-- begin Information supplied --

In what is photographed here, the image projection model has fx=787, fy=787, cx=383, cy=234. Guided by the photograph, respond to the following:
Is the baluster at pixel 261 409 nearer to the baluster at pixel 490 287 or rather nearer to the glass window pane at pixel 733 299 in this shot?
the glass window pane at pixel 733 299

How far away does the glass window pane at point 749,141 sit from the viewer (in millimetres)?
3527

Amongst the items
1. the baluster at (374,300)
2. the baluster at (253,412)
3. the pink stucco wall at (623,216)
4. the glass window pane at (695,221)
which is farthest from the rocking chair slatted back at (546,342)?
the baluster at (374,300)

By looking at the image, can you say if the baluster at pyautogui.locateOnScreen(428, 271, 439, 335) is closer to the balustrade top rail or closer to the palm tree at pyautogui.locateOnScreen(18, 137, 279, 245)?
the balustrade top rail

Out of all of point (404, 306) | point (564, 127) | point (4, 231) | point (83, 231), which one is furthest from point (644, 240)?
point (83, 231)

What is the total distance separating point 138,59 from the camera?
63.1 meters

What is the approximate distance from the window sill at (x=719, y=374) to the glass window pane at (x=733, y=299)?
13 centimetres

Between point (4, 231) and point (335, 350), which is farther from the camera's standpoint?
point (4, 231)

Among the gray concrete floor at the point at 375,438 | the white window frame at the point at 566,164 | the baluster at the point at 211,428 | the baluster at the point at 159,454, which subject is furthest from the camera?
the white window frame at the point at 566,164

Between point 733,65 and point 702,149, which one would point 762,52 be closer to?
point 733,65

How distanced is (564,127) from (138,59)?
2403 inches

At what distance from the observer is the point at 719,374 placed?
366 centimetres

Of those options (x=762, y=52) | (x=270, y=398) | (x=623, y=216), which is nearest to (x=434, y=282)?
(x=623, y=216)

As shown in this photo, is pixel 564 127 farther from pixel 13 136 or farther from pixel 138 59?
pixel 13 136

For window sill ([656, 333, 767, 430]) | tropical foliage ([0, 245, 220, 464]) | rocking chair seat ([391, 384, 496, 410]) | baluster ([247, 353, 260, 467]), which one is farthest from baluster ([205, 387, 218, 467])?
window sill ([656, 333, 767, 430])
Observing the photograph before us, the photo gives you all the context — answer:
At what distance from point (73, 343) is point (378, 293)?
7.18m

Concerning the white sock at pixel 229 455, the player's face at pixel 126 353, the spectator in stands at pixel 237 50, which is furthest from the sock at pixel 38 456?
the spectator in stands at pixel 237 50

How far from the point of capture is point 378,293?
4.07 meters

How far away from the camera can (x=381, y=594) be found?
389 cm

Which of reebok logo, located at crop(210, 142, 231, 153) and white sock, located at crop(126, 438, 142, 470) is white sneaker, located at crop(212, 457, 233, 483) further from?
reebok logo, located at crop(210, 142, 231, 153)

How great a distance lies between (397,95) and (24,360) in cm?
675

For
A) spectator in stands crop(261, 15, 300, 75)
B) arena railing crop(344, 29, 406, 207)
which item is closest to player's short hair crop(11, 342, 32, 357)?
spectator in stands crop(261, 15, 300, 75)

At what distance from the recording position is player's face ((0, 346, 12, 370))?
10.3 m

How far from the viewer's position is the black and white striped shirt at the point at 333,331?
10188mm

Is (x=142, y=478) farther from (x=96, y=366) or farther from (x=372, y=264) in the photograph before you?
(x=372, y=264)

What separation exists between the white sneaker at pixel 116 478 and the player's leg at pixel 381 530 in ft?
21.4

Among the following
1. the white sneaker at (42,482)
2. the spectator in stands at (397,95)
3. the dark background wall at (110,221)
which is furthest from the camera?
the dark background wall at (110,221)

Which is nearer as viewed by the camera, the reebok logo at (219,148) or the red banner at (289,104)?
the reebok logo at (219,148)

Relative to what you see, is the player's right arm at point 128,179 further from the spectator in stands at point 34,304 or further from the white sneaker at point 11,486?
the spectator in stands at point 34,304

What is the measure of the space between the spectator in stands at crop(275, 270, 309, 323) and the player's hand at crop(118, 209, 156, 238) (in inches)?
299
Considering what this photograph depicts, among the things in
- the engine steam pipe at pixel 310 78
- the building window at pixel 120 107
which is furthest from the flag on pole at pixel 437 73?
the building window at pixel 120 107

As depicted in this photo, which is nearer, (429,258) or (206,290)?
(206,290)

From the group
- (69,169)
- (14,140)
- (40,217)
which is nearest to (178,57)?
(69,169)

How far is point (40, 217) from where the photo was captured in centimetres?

-- end Information supplied --

# The request
Output the lines from the one containing "From the group" through the end of the entries, both included, reproducing each line word for word.

# Solution to this problem
From the group
- (69,169)
- (14,140)
- (40,217)
which is nearest to (178,57)?
(69,169)

How far is point (40, 217) from where the photo was captured in centimetres?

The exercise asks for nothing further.